Although the best music setup in the house is the surround sound system in the TV room, the room in which I listen to music most often is the kitchen. I do so while cooking, while cleaning, and even occasionally while eating.

4

The music setup in the kitchen was as follows: an audio receiver, a CD player, and iPod dock / headphone jack (for my tablet) connected to two small speakers. All wired; no remote control access. Sound quality was OK, and I was sufficiently accustomed to docking my iPod (classic; no bluetooth, no wifi) or connecting my tablet via headphone jack that it didn’t seem especially inconvenient.

But the whole system was at the back at the kitchen, and I mostly worked at the front. Apart from the fact that it was a bit annoying to have to stop cooking and walk over to change the volume or song selection, I often just couldn’t hear the music properly once the fans and frying got going.

A first-world problem for sure. Nevertheless, for Christmas I requested some way to get my music playing closer to where I was cooking.

Much research ensued, and wireless seemed the way to go. But wireless meant somehow still playing my iTunes library despite my not owning any “modern” iDevices. And that certainly suggested Sonos as one option.

What is Sonos?

Sonos TV commercial

Essentially, Sonos is a family of wireless speakers and components that are all controlled by an app that runs on Android, iOs, and Windows. The key marketing features are:

  1. Easy setup. “It just works.”
  2. Access to “all the music in the world”: your owned music, streamed music, online radio—all available through one interface, combined in whatever way you choose.
  3. Full-house control; that is, ability to play different (or the exact same) queues of music in any room in the house that has a Sonos-connected speaker.

The main downside? Price. But, we figured that we could start with just one speaker—the new Play 5—for the kitchen. Then if we liked the Sonos app, expand from there.

The setup

The Sonos Play:5 just sat around in its box for about 2 weeks before we got the courage to try to set it up. (Yes, I opened my Christmas present early. Not like it was a surprise.)

And it started out well. Getting the Play 5 onto our wifi network was simple. Downloading the app on tablet and PCs—no problem. Linking in my Google Play, SoundCloud, LastFM, Spotify accounts (note that you need a paid account)—also a breeze.

The problem was the iTunes playlist, because I had a somewhat non-standard setup: music files on a NAS (network attached storage), iTunes music library (playlist data) on PC.

To get the thing working, Sonos needed two connection points: one to the music directory on the NAS, another to then PC iTunes library location. Retrospectively, that seems obvious, and in fact it wasn’t hard to do.

computer-repair

But figuring out that’s all we had to do required a lot of experimentation, caused a few tears, and took the better part of an afternoon. (And yes, I did read the documentation!)

Using Sonos: The things I fretted about vs. the reality

Ahead of time, I was a little concerned (and obviously only in between bigger worries about climate change and world peace and such) about the following regarding use of this system.

Fret: Would I have to start my PC, and maybe even iTunes, just to play my music in the kitchen?

════════

- [DIRECTIVES]
[1] Please list the music accounts the Sonos post says were linked into the app.
[2] According to the Sonos post, how long did the Play:5 sit in its box before setup was attempted?
[3] Continue the Sonos post from its last line.
The data that comes next has no connection to the Sonos post.

════════

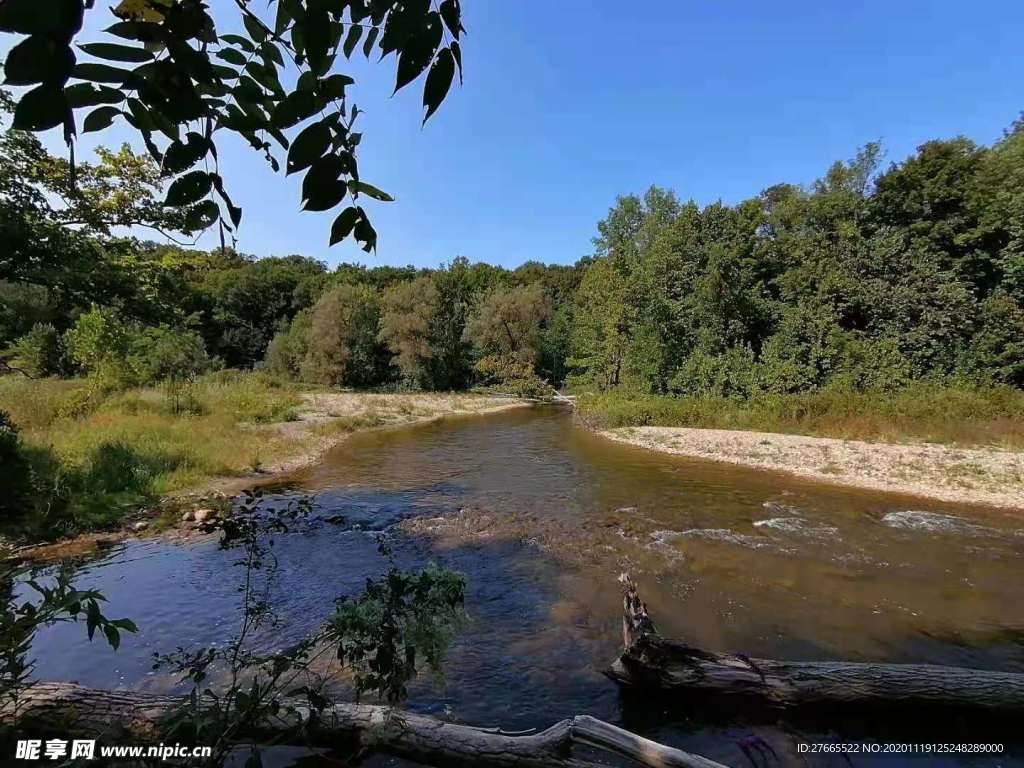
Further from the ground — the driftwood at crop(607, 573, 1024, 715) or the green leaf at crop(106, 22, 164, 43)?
the green leaf at crop(106, 22, 164, 43)

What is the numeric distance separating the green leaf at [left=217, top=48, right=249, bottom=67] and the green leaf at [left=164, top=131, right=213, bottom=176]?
28cm

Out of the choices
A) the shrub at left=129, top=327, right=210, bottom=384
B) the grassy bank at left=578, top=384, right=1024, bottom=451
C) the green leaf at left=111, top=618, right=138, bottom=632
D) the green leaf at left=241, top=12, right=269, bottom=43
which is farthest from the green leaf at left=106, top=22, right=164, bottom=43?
the shrub at left=129, top=327, right=210, bottom=384

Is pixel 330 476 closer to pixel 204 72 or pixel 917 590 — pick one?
→ pixel 917 590

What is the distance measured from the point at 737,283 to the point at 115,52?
2351 cm

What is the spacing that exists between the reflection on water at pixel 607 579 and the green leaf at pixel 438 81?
137 inches

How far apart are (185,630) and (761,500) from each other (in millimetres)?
10541

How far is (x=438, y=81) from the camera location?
1.03m

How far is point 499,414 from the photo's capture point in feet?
97.7

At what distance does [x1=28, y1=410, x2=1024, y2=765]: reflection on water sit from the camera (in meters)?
4.80

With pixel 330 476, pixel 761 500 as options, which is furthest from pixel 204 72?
pixel 330 476

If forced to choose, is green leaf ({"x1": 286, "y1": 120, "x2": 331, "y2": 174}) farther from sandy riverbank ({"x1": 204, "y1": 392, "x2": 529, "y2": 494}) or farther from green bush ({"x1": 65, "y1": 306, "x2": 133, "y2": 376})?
green bush ({"x1": 65, "y1": 306, "x2": 133, "y2": 376})

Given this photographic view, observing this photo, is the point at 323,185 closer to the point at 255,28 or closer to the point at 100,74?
the point at 100,74

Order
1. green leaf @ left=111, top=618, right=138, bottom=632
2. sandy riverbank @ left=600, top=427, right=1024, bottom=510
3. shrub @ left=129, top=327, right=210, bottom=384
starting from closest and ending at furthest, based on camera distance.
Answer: green leaf @ left=111, top=618, right=138, bottom=632
sandy riverbank @ left=600, top=427, right=1024, bottom=510
shrub @ left=129, top=327, right=210, bottom=384

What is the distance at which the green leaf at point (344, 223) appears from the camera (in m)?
1.29
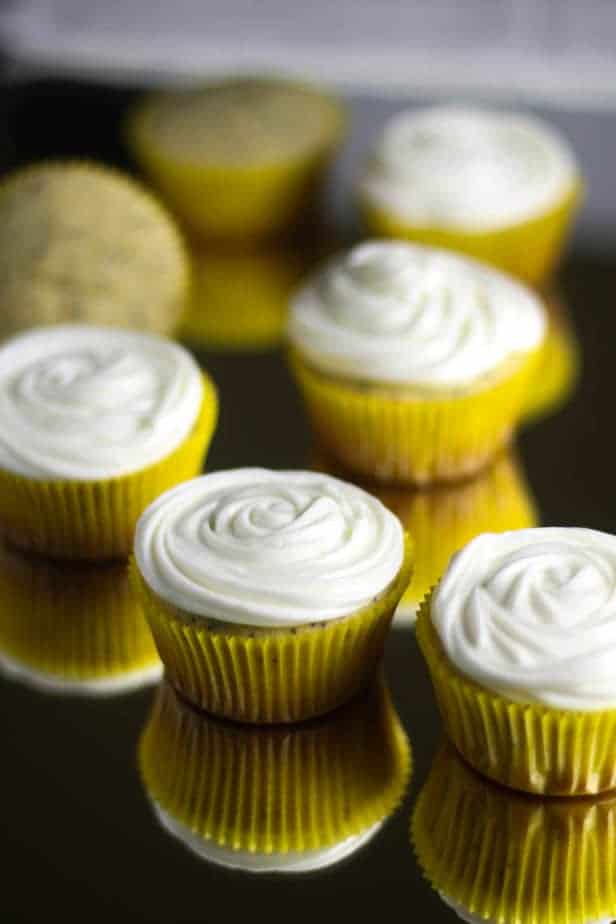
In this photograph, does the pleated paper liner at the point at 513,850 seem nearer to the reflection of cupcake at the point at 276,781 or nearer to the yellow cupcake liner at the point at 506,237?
the reflection of cupcake at the point at 276,781

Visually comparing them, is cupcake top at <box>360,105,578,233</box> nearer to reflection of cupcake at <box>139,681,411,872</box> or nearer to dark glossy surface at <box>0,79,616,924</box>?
dark glossy surface at <box>0,79,616,924</box>

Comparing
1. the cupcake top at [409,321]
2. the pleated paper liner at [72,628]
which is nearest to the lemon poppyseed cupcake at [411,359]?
the cupcake top at [409,321]

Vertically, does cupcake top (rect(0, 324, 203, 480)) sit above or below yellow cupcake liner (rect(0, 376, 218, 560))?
above

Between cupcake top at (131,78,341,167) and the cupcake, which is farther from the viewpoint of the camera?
cupcake top at (131,78,341,167)

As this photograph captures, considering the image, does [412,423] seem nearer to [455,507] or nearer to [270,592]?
[455,507]

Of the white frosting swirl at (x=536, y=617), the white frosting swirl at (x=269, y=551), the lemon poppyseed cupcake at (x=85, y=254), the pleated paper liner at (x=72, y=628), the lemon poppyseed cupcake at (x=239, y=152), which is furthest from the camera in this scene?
the lemon poppyseed cupcake at (x=239, y=152)

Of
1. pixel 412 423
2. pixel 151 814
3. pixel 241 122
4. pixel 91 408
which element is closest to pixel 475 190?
pixel 241 122

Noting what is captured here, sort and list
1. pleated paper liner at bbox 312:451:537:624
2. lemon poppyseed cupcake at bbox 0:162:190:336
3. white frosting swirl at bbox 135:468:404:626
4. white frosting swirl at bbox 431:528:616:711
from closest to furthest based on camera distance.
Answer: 1. white frosting swirl at bbox 431:528:616:711
2. white frosting swirl at bbox 135:468:404:626
3. pleated paper liner at bbox 312:451:537:624
4. lemon poppyseed cupcake at bbox 0:162:190:336

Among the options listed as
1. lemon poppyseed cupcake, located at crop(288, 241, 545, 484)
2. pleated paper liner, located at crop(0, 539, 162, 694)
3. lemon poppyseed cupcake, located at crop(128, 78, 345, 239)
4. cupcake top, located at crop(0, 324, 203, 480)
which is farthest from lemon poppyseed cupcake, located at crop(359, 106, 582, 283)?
pleated paper liner, located at crop(0, 539, 162, 694)
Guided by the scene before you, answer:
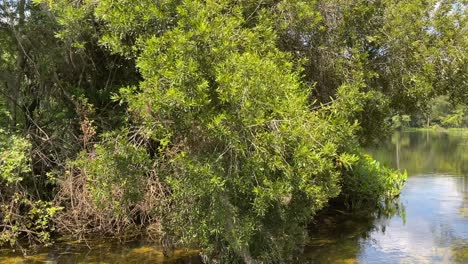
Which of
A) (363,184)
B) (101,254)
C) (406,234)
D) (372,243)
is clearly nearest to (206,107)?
(101,254)

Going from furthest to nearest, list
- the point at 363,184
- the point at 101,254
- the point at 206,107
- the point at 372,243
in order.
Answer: the point at 363,184, the point at 372,243, the point at 101,254, the point at 206,107

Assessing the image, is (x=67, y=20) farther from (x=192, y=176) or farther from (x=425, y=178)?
(x=425, y=178)

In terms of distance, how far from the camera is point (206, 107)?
5750mm

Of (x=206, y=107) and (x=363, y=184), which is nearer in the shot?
(x=206, y=107)

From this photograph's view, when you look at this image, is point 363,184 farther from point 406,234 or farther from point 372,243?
point 372,243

════════

- [OUTPUTS FOR THE TASKS]
[1] Google Play, SoundCloud, LastFM, Spotify

[2] About 2 weeks.

[3]
Reality: No, not with my music setup. Sonos copies in the iTunes playlist data, so neither iTunes nor the PC have to be running. It’s just the NAS that has to be on for the music files to be accessible. And the NAS  was already programmed to start when we got home from work and to be on all day on weekends. (It’s handy to be married to a handy husband.)

Fret: How can my Android tablet possibly control my iTunes playlist on a NAS it doesn’t even know about?

Reality: If you’re using Sonos, that “just works”. (The non-Sonos’ed can try the Retune app. Pretty cool! But iTunes does have to be running for that one.)

Fret: Would I still be able to use the Musixmatch lyrics app? (Because I kind of love that app.)

Reality: Yes. While Musicxmatch isn’t fully integrated into the Sonos app, it does work quite well in “Listening” mode.

Spotify Lyrics display

The rather esoteric lyrics to Queen’s “Fairy Feller’s Master Stroke”

Fret: Can I continue playing a music list where I last left off? (This matters to me. Don’t judge.)

Reality: Sonos absolutely, by default, picks up where you left off.

Fret: Will it play our local CBC radio station? Can you program it to start and stop automatically at a certain time? (Otherwise, we won’t be able to expand Sonos to our bedroom. CBC is our alarm clock.)

Reality: Yes, local CBC radio is one of the ba-jillion radio stations included. And yes, Sonos has timer functionality.

Fret: When you change your iTunes playlists, how much of a pain is it to get the update into Sonos?

Reality: Haven’t actually done that yet, but appears to be a single-click process you can perform on PC or tablet (allowing time for it to re-scan the files).

Fret: Does it keep track of play counts and dates?

Reality: No, it does not. This is the one disappointing item.

In iTunes I created “smart” playlists with criteria such as “High-rated songs I haven’t played in the last six months” and “Songs I’ve played fewer than two times each”. And I use those playlists a lot to avoid “I’m sick of this song!” syndrome.

But Sonos has nothing like that built in. However, it does integrate with Last.fm, which does keep track of what I’ve played, on both iTunes / iPod and Sonos. And research indicates there might be some geeky, scripty ways to make use of that data. I will be looking into that more later.

last.fm

Sonos playlist data for the week, courtesy Last.fm. (I’m sure you’re all shocked about Top artist.)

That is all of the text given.